Records provided =>
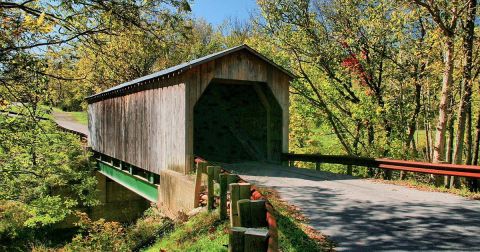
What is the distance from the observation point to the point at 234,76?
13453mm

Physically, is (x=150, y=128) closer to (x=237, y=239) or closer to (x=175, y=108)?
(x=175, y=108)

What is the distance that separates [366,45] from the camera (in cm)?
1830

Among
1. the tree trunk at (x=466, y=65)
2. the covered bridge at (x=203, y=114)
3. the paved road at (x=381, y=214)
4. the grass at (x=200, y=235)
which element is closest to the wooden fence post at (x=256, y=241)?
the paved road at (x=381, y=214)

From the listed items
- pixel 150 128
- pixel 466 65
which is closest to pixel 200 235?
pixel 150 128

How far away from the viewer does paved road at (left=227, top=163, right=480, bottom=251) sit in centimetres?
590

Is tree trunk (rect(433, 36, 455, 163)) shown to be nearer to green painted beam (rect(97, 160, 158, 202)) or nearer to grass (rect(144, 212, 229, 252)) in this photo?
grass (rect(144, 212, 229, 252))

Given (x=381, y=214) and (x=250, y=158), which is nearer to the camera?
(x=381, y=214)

--

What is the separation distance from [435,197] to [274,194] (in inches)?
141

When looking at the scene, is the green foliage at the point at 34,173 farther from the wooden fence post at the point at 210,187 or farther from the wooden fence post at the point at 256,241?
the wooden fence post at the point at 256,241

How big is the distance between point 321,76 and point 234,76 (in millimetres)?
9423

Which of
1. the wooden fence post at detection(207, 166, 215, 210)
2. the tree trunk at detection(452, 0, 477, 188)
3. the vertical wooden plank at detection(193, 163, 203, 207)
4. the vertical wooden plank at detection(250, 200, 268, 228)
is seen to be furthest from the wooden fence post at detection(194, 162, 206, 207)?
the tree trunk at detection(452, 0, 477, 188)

Aim =>
Count the lines in the material above that contain the string "rect". Reply with the number alone.

Task result =>
2